§ TEXT EXCERPT:
══════
Ever find yourself in need of a Material Safety Data Sheet (MSDS) when evaluating a material, an adhesive or even a manufacturing consumable? You know that data sheet is somewhere out there on the web, but you just don't know where.
Maybe you don't know the substance's trade name, proper chemical name or the manufacturer. And even if you do know the manufacturer, it might be difficult to find it on that company's website chemical and material supplier websites aren't known for their ease of navigation. Then, once you find the sheet, you may have to actually interpret all the chemistry acronyms and jargon.
A website run by Interactive Learning Paradigms Inc. can help with both the finding and the reading. The company's website will tell you everything you want to know about Material Safety Data Sheets and probably some stuff you didn't know you wanted to know.
The centerpiece of the free information is the "Where to Find Material Safety Data Sheets on the Internet" page (http://rbi.ims.ca/4928-535). It lists about 100 sources of frequently updated MSDS information on the web including manufacturer, commercial, academic and government sources. Some of the sources focus on narrow areas that would appeal to Design News' readers. For example, there's a link to Lincoln Electric's welding products. There's another on chemicals used to fabricate microelectronics.
Take a few minutes to read through the list, and you won't be wondering where to find your next data sheet.
══════
§ ENTRIES SHOWN:
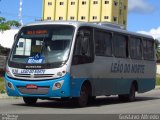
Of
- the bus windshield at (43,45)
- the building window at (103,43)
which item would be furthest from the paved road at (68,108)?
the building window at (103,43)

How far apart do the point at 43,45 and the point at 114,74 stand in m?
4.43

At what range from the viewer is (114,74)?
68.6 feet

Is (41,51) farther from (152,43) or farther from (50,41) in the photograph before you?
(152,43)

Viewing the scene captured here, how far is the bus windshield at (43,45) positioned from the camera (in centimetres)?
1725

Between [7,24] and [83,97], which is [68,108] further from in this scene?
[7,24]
══════
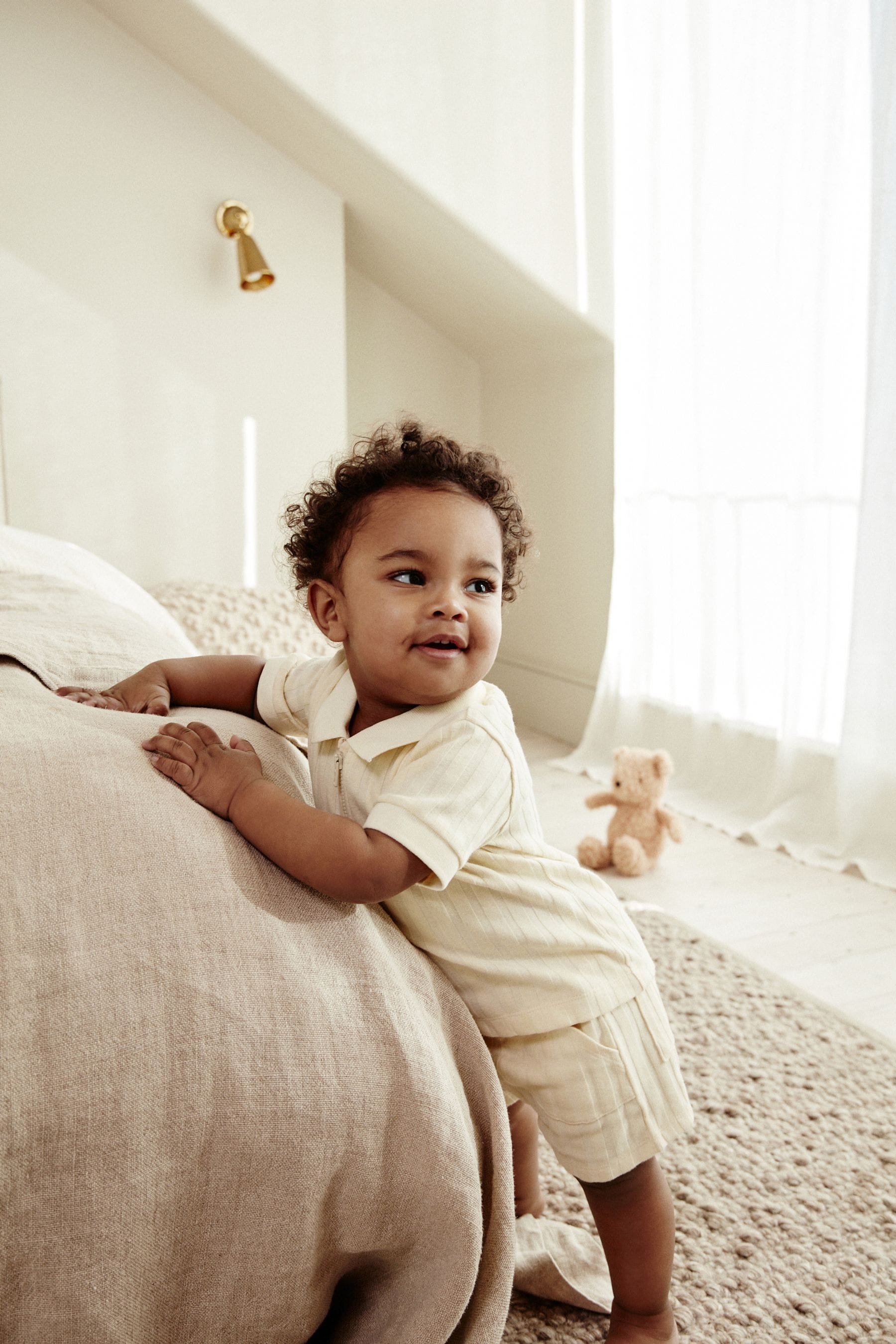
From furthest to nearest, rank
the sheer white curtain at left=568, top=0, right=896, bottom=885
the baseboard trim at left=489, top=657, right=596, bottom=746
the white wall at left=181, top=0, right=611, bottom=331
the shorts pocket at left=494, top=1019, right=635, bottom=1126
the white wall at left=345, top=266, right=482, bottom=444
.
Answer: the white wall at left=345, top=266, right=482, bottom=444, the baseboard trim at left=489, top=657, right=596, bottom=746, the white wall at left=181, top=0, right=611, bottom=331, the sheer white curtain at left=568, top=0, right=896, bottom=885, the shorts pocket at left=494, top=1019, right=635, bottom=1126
══════
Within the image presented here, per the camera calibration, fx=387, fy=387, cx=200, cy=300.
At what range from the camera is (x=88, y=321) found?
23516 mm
══════
§ WORK INSTRUCTION A: According to the MSDS article, about how many sources does the "Where to Find Material Safety Data Sheets on the Internet" page list?
§ WORK INSTRUCTION B: Rewrite the MSDS article starting at "The centerpiece of" and ending at "to fabricate microelectronics.", with "centerpiece" changed to "highlight".
§ WORK INSTRUCTION C: Continue the MSDS article from its last sentence.
The data have nothing to do with the MSDS article.

§ EXPECTED OUTPUT A: About 100.

§ EXPECTED OUTPUT B:
The highlight of the free information is the "Where to Find Material Safety Data Sheets on the Internet" page (http://rbi.ims.ca/4928-535). It lists about 100 sources of frequently updated MSDS information on the web including manufacturer, commercial, academic and government sources. Some of the sources focus on narrow areas that would appeal to Design News' readers. For example, there's a link to Lincoln Electric's welding products. There's another on chemicals used to fabricate microelectronics.

§ EXPECTED OUTPUT C:
Explore the other areas of the site, and you'll come away with a better understanding of the info listed on an MSDS. The site's FAQ (http://rbi.ims.ca/4928-536) goes over data sheet basics and advanced topics including the different formats, the types of materials that do and do not require a sheet, compliance information and more. The site's glossary (http://rbi.ims.ca/4928-537) defines terms that you will find on data sheets, including medical terms you probably didn't learn in engineering school.
The site has another cool widget that can help you read the MSDS tea leaves. The site's MS-Demystifier (http://rbi.ims.ca/4928-538) lets you paste an MSDS into a window on the web page. Hit the "demystify" button, the widget parses your MSDS text, and returns a document with appropriate hyperlinks to the glossary.
The site includes other resources including links to MSDS software, regulations, books and even a quiz. And then there's another widget that lets you create data sheets for your toxic coworkers.
Who says Material Safety Data Sheets aren't fun?